Usually, instead of being offered such an opportunity, one must seek out funding for a proposed project. Quick is no stranger to the process of searching and applying for funding. Having been met with both acceptance and declination for past proposals, she has advice to offer anyone considering or preparing a project proposal. “Utilizing all available resources is crucial,” she says. “There are services available on campus, many of which are provided by the Office of Sponsored Programs & Research,  that will assist scholars in figuring out how to best articulate their funding requests. The OSPR staff has had considerable experience in assisting researchers in proposal preparation and can offer guidance on all aspects of the application process.”

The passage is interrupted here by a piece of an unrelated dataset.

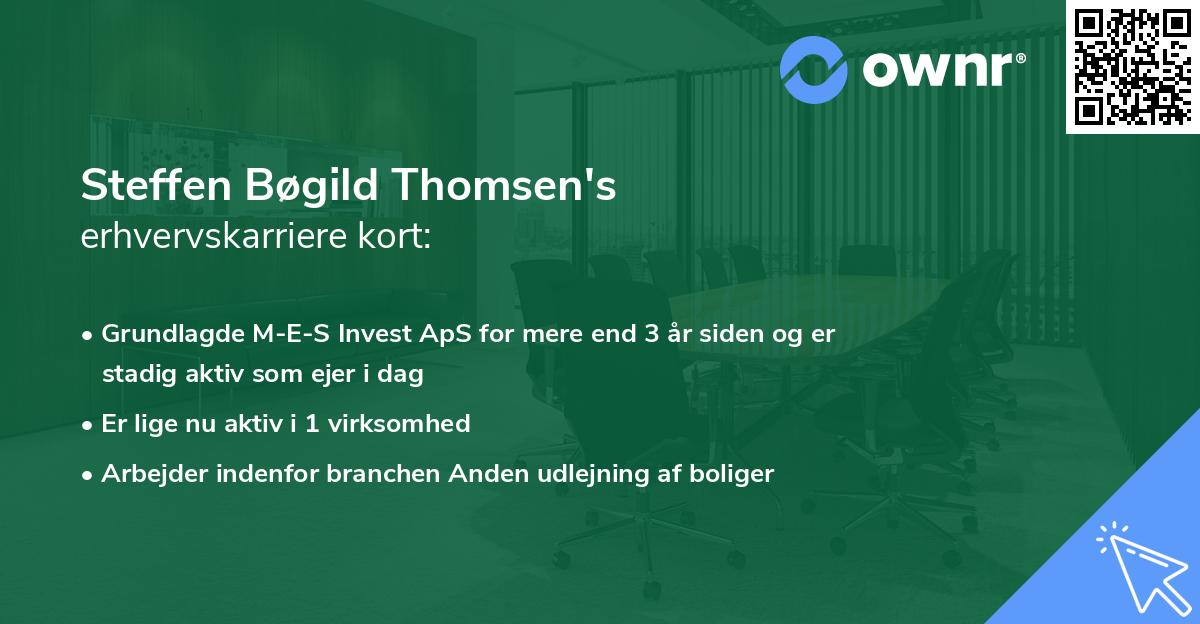 ownr®

Steffen Bøgild Thomsen's erhvervskarriere kort:

• Grundlagde M-E-S Invest ApS for mere end 3 år siden og er stadig aktiv som ejer i dag

• Er lige nu aktiv i 1 virksomhed

• Arbejder indenfor branchen Anden udlejning af boliger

When it comes to applying for monetary support, Quick advises faculty members to carefully identify all components of a project that interest different funding sources. An individual component may appeal to a specific funding source based on that organization’s research specialization. It is therefore possible to seek multiple sources of funding for individual components of a proposal.

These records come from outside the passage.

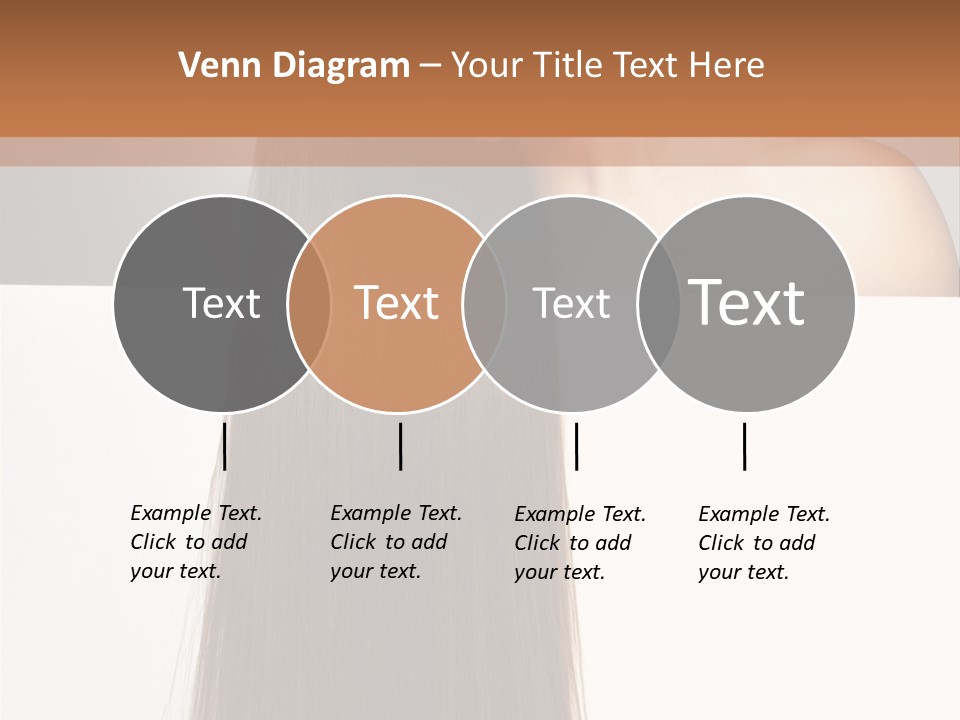 Venn Diagram – Your Title Text Here

Text

Text

Text

Text

Example Text. Click to add your text.

Example Text. Click to add your text.

Example Text. Click to add your text.

Example Text. Click to add your text.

It is especially important not to be discouraged by declination, she says. “Look at each rejection as a learning opportunity by carefully reviewing all recommendations made and integrating the advice received into subsequent submissions. Depending on the guidelines of the institutions from which funding is being sought, applicants may wish to consider submitting their proposals early. In some cases, early submission will allow for feedback that may be incorporated into proposals before the final deadline. To maximize the chances for success, be sure to take advantage of as many opportunities for guidance and peer review as possible.” 

Quick intends to write at least one article about her upcoming experiences in Russia. Her time overseas will allow her to further explore and develop her dramaturgic interests through conversation with Russia’s theatrical specialists. This acquired knowledge she will be able to apply locally so as to further enrich the university’s program for the theatre arts.

Perhaps now more than ever, facilitating communication and cooperation between different societies and nations is of undeniable importance. The arts can serve as common ground on which cultural relationships are founded and nurtured. Quick’s Fulbright award will enable both her and the campus community at large to lay the foundation for future efforts at collaboration and artistic exchange across international borders.